PASSAGE PROVIDED:
+ + + + + + +

I know that regs will typically work fine when swapping. I've seen it done, and there's no reason for it not to work. My point was that it's NOT a good thing, and it's NOT something to be practiced regularly. It WILL ruin regs long-term unless serviced WELL after each episode.

For the "short term" ruins, I've seen regs ingest silt, sand, mud, and other debris that has clogged it up. Reg works fine, dude unscrews it to check/prove something, screws it back in after FOD ingestion, and the reg either sticks open, is sealed shut, or very shortly thereafter failed. My reg is a sealed, functioning unit. If something goes wrong, I'm not going to add to the list of things that's wrong with it by unscrewing it. Well maintained first stages simply don't fail shut, they fail open. In SM, feathering the valve is a piece of cake to accomplish and is MUCH better overall than taking your reg off and bare tank breathing. Bare tank breathing is a cool party trick, but seriously nothing more.

Also, if I'm trapped in a wreck gasping for breath and someone hands me a tank, I'm certainly not taking the time to switch over all of my equipment before making a "pretty" ascent. I'm taking a big-ass breath off of it and holding onto it [-]like[/-] since my life depended on it. Also, I wouldn't hand someone a naked tank and then expect them to bare tank breathe long enough to put their own regulator on it.....I'd be handing them a longhose along with it if other regs weren't around, or I'd be handing them a regged-up stage bottle. Come to think of it, I'd just hand them my long hose.....why screw with extra tanks at all?
 
I see the possible scenarios when this skill might be needed are getting further and further from likelihood. How long before someone suggests that it might become necessary should Zeus release the Kraken whilst someone is diving in the area, leading to the poor fellow being caught up in the tentacles?
 
I see the possible scenarios when this skill might be needed are getting further and further from likelihood. How long before someone suggests that it might become necessary should Zeus release the Kraken whilst someone is diving in the area, leading to the poor fellow being caught up in the tentacles?

Point taken. It was still fun to try, though.
 
Point taken. It was still fun to try, though.

Tons of fun, and a great parlor trick. Heck, tbone and I swam around my pool for like 20 minutes breathing off the bare tank and out of my inflator while my wife played with sidemount....just for the heck of it.
 
Also, if I'm trapped in a wreck gasping for breath and someone hands me a tank, I'm certainly not taking the time to switch over all of my equipment before making a "pretty" ascent. I'm taking a big-ass breath off of it and holding onto it [-]like[/-] since my life depended on it. Also, I wouldn't hand someone a naked tank and then expect them to bare tank breathe long enough to put their own regulator on it.....I'd be handing them a longhose along with it if other regs weren't around, or I'd be handing them a regged-up stage bottle. Come to think of it, I'd just hand them my long hose.....why screw with extra tanks at all?

+ + + + + + +

RECORD LIST:
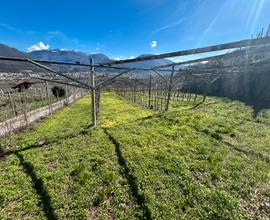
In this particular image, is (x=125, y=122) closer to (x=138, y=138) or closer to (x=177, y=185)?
(x=138, y=138)

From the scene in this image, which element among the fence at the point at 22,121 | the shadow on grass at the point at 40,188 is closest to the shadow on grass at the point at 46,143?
the shadow on grass at the point at 40,188

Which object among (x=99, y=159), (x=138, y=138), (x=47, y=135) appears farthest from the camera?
(x=47, y=135)

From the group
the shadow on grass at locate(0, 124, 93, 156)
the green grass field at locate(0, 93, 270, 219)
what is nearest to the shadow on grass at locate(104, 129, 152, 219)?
the green grass field at locate(0, 93, 270, 219)

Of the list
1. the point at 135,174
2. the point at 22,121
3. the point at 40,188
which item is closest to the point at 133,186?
the point at 135,174

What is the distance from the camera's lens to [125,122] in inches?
256

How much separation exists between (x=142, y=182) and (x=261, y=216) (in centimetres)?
194

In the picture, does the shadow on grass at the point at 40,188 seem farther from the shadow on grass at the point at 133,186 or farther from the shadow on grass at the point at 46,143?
the shadow on grass at the point at 133,186

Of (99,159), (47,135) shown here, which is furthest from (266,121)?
(47,135)

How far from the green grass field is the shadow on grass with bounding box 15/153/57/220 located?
0.02 metres

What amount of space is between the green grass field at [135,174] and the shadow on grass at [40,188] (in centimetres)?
2

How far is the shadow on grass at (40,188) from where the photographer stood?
2.24 metres

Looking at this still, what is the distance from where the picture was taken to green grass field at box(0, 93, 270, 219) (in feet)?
7.62

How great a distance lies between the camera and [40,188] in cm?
269

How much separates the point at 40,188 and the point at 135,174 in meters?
1.81
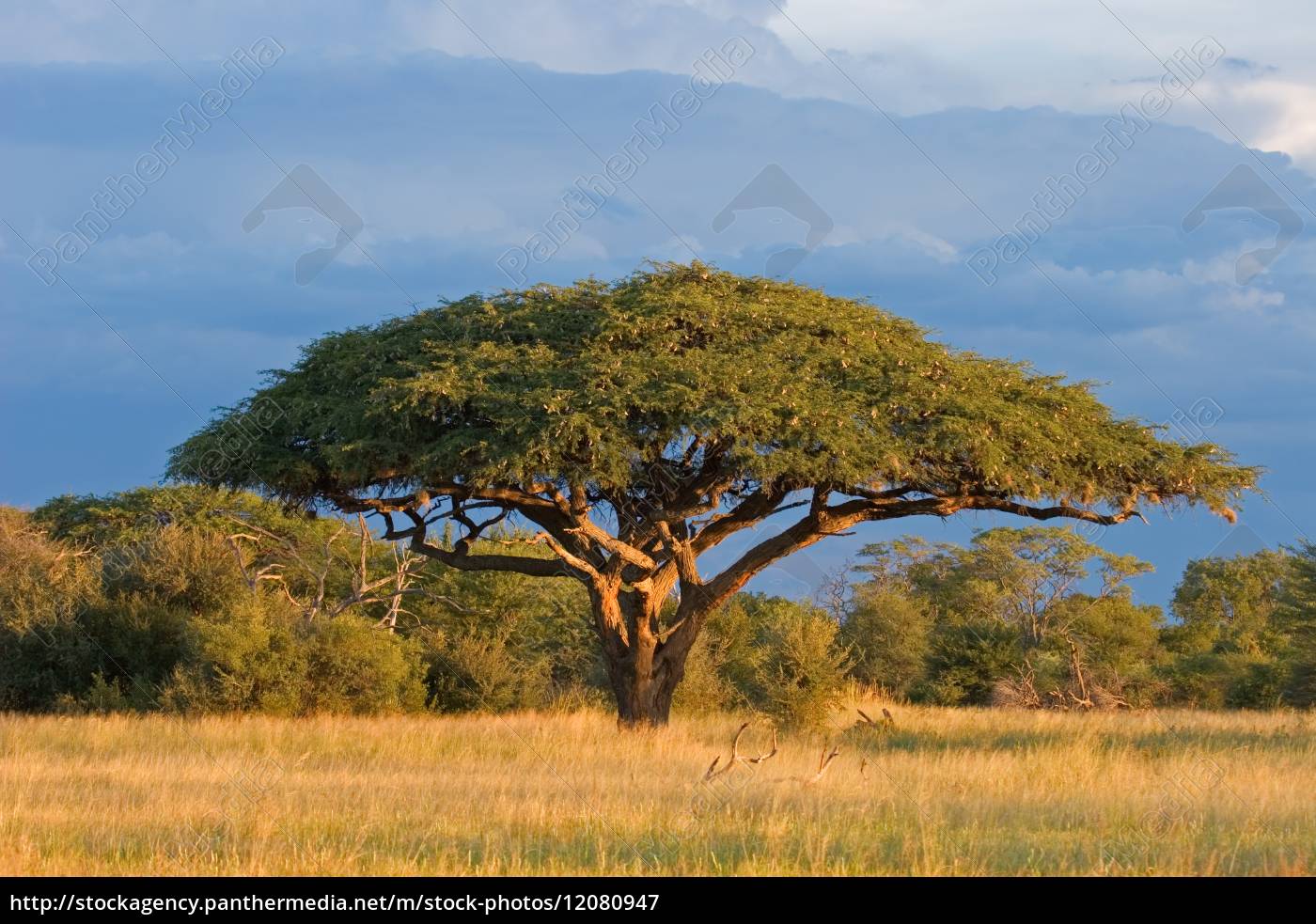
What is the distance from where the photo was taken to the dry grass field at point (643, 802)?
8.73 meters

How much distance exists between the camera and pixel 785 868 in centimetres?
838

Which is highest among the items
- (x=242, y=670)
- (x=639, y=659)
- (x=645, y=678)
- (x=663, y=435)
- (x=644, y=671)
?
(x=663, y=435)

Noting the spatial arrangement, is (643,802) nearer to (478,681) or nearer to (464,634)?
(478,681)

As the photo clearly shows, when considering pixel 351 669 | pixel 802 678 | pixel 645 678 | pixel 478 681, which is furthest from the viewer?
pixel 478 681

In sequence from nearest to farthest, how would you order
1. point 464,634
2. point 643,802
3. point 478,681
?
point 643,802 → point 478,681 → point 464,634

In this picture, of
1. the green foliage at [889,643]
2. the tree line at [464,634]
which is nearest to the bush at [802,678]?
the tree line at [464,634]

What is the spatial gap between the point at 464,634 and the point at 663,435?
18.5m

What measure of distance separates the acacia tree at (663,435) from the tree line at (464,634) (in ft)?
6.62

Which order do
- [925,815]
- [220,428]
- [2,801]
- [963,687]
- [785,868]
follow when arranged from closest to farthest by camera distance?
[785,868], [925,815], [2,801], [220,428], [963,687]

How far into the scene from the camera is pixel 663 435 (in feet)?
56.6

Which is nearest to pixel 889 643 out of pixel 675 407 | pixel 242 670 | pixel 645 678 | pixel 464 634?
pixel 464 634

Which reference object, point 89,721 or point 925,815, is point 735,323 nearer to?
point 925,815
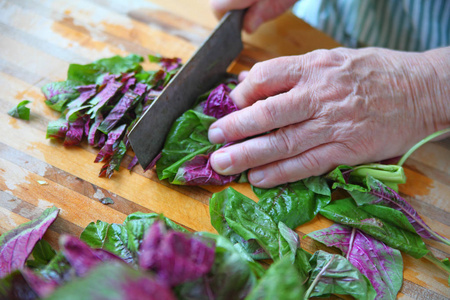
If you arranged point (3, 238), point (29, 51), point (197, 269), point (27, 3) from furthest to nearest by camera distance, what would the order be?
point (27, 3), point (29, 51), point (3, 238), point (197, 269)

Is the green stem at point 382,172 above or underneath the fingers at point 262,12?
underneath

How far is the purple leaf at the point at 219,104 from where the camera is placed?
201cm

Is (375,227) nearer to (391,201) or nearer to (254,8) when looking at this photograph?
(391,201)

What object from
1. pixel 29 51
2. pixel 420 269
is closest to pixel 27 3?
pixel 29 51

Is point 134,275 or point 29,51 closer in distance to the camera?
point 134,275

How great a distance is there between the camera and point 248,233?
160 centimetres

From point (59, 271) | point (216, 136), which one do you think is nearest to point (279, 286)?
point (59, 271)

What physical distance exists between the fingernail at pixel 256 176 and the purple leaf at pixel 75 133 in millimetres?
960

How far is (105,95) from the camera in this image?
78.3 inches

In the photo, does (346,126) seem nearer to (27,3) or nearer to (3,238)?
(3,238)

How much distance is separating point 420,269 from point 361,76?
41.0 inches

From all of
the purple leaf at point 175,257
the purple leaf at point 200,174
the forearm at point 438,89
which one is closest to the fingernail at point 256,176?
the purple leaf at point 200,174

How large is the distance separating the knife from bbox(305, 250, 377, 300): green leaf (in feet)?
3.30

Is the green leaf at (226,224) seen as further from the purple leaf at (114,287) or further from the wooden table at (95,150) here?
the purple leaf at (114,287)
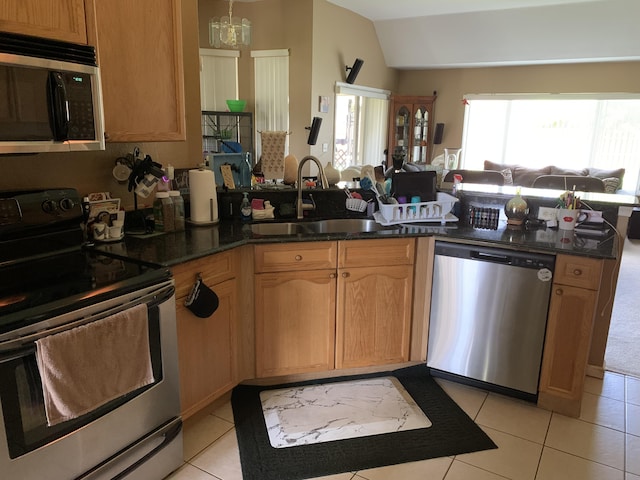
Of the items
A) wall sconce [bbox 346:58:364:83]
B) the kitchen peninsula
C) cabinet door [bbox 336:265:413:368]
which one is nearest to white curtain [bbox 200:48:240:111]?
wall sconce [bbox 346:58:364:83]

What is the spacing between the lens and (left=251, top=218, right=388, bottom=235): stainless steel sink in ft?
9.45

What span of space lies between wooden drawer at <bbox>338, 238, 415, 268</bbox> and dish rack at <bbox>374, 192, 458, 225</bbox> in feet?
0.69

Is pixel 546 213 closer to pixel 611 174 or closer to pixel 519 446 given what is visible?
pixel 519 446

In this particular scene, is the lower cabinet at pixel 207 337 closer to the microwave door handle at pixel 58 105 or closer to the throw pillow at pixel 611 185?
the microwave door handle at pixel 58 105

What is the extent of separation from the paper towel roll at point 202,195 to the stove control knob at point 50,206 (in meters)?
0.77

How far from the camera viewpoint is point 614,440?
2.31m

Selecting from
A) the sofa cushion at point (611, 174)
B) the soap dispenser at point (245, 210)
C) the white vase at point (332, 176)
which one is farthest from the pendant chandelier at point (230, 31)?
the sofa cushion at point (611, 174)

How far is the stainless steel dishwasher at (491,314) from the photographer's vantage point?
2441mm

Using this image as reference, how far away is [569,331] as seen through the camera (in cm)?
240

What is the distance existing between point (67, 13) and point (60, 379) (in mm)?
1300

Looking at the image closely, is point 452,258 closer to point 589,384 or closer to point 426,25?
point 589,384

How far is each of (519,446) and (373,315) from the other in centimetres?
95

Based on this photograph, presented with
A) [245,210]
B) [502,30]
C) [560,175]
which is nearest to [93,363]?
[245,210]

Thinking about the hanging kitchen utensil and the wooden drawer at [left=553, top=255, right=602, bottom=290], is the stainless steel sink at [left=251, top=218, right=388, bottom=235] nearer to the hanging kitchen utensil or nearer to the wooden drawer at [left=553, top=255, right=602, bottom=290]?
the hanging kitchen utensil
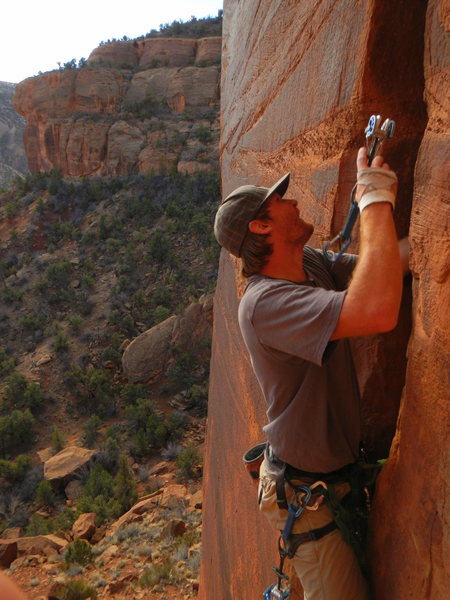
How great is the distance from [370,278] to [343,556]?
859 millimetres

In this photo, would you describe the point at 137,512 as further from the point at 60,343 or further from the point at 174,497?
the point at 60,343

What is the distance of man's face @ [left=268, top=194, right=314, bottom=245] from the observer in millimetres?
1620

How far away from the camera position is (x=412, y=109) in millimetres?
1716

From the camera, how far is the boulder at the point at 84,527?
24.1ft

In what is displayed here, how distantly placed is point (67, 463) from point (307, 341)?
989cm

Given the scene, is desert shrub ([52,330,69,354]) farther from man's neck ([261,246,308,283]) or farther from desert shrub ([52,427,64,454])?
man's neck ([261,246,308,283])

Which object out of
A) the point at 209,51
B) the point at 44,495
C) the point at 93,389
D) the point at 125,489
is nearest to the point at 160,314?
the point at 93,389

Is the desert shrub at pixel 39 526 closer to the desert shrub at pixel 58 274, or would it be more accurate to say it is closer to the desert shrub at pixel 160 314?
the desert shrub at pixel 160 314

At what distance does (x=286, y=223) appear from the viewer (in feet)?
5.34

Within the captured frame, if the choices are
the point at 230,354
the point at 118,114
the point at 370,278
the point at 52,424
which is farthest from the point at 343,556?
the point at 118,114

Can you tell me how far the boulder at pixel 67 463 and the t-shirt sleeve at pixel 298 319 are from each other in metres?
9.44

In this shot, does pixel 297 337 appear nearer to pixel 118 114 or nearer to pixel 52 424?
pixel 52 424

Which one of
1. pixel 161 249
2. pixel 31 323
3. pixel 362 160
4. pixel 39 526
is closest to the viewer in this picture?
pixel 362 160

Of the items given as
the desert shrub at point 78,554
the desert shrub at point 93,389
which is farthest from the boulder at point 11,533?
the desert shrub at point 93,389
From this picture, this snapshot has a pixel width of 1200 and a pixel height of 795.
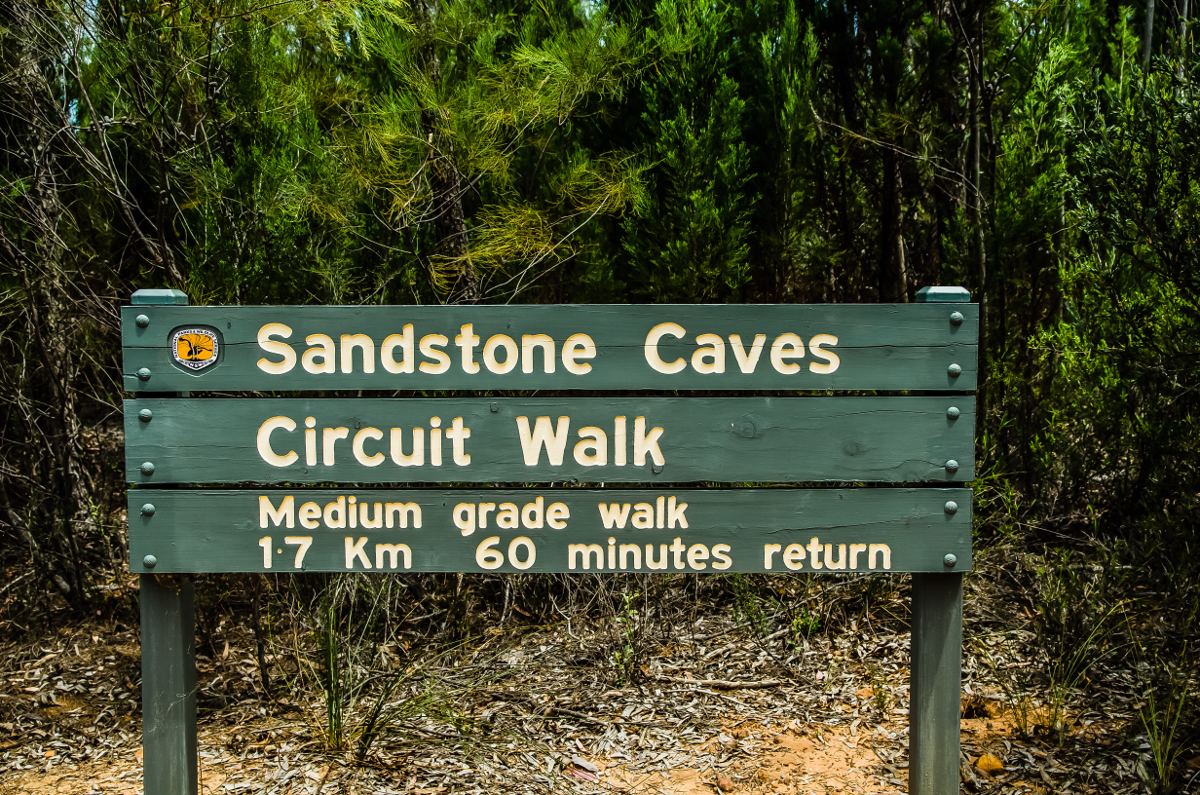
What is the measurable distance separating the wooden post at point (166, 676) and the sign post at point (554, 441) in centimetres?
10

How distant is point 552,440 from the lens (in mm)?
2338

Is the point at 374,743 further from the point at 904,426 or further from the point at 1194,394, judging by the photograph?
the point at 1194,394

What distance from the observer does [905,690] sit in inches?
161

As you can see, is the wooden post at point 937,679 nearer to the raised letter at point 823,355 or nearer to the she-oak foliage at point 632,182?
the raised letter at point 823,355

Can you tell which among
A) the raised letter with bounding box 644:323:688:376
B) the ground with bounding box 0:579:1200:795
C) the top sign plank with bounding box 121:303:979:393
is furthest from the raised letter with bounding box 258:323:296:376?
the ground with bounding box 0:579:1200:795

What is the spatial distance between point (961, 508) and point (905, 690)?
6.90 ft

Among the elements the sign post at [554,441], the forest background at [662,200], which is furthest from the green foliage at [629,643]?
the sign post at [554,441]

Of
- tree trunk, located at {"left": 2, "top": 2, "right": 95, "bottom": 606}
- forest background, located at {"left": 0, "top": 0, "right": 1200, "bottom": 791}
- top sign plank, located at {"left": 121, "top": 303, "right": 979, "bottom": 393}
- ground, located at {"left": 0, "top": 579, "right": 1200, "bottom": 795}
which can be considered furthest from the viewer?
tree trunk, located at {"left": 2, "top": 2, "right": 95, "bottom": 606}

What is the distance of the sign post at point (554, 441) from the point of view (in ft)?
7.59

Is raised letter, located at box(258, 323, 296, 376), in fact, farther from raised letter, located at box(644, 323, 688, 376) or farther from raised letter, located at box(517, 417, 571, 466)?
raised letter, located at box(644, 323, 688, 376)

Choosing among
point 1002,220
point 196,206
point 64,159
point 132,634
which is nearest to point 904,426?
point 1002,220

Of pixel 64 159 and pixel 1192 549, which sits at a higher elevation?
pixel 64 159

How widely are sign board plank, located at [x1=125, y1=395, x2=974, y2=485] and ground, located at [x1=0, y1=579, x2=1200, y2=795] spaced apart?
1.49 meters

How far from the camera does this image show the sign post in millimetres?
2314
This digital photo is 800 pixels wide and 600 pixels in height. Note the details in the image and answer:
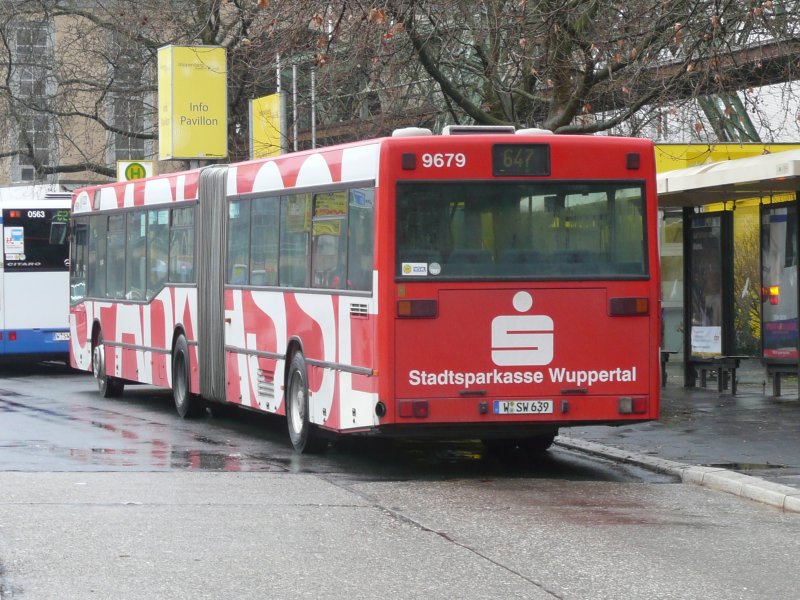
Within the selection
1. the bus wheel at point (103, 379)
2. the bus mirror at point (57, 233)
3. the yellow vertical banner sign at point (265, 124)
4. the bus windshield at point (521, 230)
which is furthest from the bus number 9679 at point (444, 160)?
the bus mirror at point (57, 233)

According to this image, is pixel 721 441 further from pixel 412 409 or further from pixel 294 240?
pixel 294 240

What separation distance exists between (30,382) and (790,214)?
12.5 metres

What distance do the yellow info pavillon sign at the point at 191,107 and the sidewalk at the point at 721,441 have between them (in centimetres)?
990

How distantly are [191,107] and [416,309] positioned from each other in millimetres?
15504

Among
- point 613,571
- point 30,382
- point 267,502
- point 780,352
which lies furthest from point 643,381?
point 30,382

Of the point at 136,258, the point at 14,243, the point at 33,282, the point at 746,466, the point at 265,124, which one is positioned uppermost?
the point at 265,124

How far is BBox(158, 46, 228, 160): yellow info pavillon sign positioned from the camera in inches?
1073

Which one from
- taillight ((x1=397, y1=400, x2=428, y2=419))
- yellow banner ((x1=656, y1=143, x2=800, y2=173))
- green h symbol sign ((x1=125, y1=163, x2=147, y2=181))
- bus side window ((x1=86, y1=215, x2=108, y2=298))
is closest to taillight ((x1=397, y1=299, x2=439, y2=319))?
taillight ((x1=397, y1=400, x2=428, y2=419))

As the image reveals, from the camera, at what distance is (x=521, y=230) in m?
13.0

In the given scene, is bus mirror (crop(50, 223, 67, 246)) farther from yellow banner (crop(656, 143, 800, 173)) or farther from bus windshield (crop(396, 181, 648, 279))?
bus windshield (crop(396, 181, 648, 279))

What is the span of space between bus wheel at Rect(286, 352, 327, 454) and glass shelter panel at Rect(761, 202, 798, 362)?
7890mm

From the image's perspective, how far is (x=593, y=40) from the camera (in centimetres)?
1723

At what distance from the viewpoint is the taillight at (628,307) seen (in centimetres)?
1309

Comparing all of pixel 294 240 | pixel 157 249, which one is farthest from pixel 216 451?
pixel 157 249
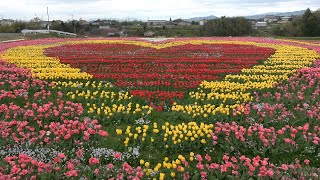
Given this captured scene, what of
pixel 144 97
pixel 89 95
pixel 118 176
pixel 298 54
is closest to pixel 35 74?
pixel 89 95

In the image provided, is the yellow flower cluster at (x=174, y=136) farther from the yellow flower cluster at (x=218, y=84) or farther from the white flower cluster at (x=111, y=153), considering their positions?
the yellow flower cluster at (x=218, y=84)

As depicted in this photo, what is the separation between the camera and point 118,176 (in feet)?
21.2

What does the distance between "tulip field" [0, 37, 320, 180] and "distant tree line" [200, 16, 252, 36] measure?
47.6m

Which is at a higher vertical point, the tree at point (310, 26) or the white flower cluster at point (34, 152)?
the tree at point (310, 26)

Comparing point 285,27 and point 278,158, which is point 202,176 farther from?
point 285,27

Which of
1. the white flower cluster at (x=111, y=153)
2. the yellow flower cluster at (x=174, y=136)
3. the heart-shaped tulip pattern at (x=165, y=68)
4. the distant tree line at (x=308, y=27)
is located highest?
the distant tree line at (x=308, y=27)

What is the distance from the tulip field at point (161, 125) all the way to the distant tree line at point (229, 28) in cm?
4756

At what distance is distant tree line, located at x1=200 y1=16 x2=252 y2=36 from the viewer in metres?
64.6

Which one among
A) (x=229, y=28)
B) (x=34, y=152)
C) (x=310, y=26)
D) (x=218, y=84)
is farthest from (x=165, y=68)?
(x=229, y=28)

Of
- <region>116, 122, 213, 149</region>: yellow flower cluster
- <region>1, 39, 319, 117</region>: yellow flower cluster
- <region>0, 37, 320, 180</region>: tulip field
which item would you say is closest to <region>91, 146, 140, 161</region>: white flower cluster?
<region>0, 37, 320, 180</region>: tulip field

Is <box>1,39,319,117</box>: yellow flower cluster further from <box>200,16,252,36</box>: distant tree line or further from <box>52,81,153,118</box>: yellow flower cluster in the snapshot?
<box>200,16,252,36</box>: distant tree line

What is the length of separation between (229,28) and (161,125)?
5802 cm

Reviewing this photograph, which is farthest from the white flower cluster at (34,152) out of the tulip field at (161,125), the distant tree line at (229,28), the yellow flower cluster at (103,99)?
the distant tree line at (229,28)

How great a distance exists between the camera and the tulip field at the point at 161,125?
684 cm
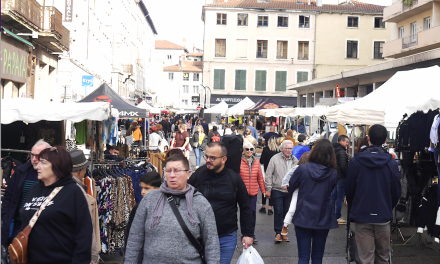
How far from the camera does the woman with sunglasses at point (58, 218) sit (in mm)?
3775

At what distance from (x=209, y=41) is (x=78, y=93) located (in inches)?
965

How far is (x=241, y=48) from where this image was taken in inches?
2057

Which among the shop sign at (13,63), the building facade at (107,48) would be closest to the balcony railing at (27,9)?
the shop sign at (13,63)

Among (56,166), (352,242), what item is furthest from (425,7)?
(56,166)

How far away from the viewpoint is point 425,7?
29.2m

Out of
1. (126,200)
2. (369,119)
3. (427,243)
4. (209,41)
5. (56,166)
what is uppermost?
(209,41)

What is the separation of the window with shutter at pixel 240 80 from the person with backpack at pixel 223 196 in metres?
47.6

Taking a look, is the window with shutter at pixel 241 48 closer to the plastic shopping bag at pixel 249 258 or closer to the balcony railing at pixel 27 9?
the balcony railing at pixel 27 9

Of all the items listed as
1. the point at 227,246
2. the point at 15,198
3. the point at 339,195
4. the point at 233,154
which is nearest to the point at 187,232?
the point at 227,246

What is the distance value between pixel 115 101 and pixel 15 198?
10273mm

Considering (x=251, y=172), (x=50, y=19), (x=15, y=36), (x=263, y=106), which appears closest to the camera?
(x=251, y=172)

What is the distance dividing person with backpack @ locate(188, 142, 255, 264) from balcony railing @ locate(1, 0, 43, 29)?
1249 centimetres

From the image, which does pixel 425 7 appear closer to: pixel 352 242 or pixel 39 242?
pixel 352 242

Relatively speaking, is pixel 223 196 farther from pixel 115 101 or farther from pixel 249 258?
pixel 115 101
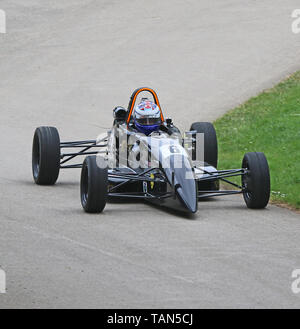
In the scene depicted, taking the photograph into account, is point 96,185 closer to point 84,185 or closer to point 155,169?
point 84,185

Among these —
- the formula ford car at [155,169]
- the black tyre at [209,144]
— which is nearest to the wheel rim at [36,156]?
the formula ford car at [155,169]

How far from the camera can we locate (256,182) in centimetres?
1207

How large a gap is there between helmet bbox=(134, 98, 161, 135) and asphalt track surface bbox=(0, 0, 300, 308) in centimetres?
148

+ + + + + + +

EXERCISES:
(1) Answer these questions about the passage on bare tank breathing:
(a) Which way do well-maintained first stages fail, according to the passage?
(b) For about how long did the writer and tbone swim around the pool breathing off the bare tank and the inflator?
(c) What was the writer's wife doing while they swam?
(2) Print the passage on bare tank breathing from "Tons of fun, and" up to and including "heck of it.".
(3) Proceed with the passage on bare tank breathing, continuing it from the point where it stops.

PER-TASK OUTPUTS:
(1)
(a) They fail open, not shut.
(b) For about 20 minutes.
(c) She was playing with sidemount.

(2)
Tons of fun, and a great parlor trick. Heck, tbone and I swam around my pool for like 20 minutes breathing off the bare tank and out of my inflator while my wife played with sidemount....just for the heck of it.

(3)
OK. Let me add to my scenario that it's you and a friend diving from a boat that has a non-diving captain. You each have extra tanks. There are no long hoses, stage bottles that can be clipped on, or extra regs. In other words a typical charter dive trip. There's enough time to get a spare tank to the diver but not enough to search the wreck to find your buddy and help him get out. Holding onto a tank with your original equipment will make you too negative and fiddling with your weights may be more of a hassle than switching your gear. That's the scenario I had in mind however remote it might be. Yeah, it's a cool party trick until the party has turned into a nightmare and the trick is on you. I don't think beginning divers should be trained to do it but it's nice to know it can be done.
 
OK. Let me add to my scenario that it's you and a friend diving from a boat that has a non-diving captain. You each have extra tanks. There are no long hoses, stage bottles that can be clipped on, or extra regs. In other words a typical charter dive trip. There's enough time to get a spare tank to the diver but not enough to search the wreck to find your buddy and help him get out. Holding onto a tank with your original equipment will make you too negative and fiddling with your weights may be more of a hassle than switching your gear. That's the scenario I had in mind however remote it might be. Yeah, it's a cool party trick until the party has turned into a nightmare and the trick is on you. I don't think beginning divers should be trained to do it but it's nice to know it can be done.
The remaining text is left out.